In my opinion, the packages shipped with Ubuntu-server are pretty solid. No
comment about the desktop version though, since I don't use it.

------
byoogle
Cool project, OP (I couldn’t actually get things up and running but filed a
bug with details).

If you want to do a v2 (or somebody else is looking for a project), try
extending Google’s autoupdater (Omaha):
[https://code.google.com/p/omaha/](https://code.google.com/p/omaha/). The
client is open source, the client-server protocol is documented
([https://code.google.com/p/omaha/wiki/ServerProtocol](https://code.google.com/p/omaha/wiki/ServerProtocol)),
but an open-source server implementation is missing.

------
dsl
I highly recommend Chromatic if you are a Mac user.

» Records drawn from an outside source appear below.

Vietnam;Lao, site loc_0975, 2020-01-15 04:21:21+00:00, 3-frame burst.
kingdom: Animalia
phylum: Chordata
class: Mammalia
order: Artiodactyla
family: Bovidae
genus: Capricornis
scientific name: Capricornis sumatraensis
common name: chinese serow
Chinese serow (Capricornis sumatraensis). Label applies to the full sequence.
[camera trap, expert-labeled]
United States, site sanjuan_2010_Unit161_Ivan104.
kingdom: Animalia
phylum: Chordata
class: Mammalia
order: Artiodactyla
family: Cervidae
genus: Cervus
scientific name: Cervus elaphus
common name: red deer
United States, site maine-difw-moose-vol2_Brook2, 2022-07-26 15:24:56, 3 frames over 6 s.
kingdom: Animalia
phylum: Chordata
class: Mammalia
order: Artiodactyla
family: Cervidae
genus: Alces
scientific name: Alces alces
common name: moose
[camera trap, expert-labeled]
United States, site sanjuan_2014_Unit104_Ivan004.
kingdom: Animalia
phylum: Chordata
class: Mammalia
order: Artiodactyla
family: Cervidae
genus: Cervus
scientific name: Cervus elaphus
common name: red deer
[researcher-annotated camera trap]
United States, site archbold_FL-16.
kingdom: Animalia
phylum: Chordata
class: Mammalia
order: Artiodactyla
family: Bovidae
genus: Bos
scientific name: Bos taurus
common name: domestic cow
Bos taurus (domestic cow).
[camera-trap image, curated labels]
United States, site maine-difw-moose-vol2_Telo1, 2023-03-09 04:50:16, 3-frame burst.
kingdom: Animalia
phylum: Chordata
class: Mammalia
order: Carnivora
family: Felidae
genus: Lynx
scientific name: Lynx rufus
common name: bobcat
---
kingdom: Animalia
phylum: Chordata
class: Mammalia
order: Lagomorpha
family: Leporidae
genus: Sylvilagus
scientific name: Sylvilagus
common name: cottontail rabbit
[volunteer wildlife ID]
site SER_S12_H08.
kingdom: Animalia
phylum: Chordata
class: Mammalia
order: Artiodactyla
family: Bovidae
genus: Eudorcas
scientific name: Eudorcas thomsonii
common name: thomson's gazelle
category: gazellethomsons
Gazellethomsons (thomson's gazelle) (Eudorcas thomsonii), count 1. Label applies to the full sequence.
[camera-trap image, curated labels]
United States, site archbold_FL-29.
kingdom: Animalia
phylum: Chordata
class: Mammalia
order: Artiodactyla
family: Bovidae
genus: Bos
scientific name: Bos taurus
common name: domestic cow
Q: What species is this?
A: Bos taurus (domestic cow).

[https://mrgeckosmedia.com/applications/info/Chromatic](https://mrgeckosmedia.com/applications/info/Chromatic)

------
Lx1oG-AWb6h_ZG0
Why is Pepper Flash dismissed so handily in tech circles? It is ridiculously
better than Adobe's version, in every aspect. Even with click-to-play enabled,
lots of sites still continue to use flash, so how can anyone justify using
Adobe's sleazy bug ridden updater?

------
JelteF
I have a ninite executable in my startup filder, so about all my software gets
updated automatically. [https://ninite.com](https://ninite.com)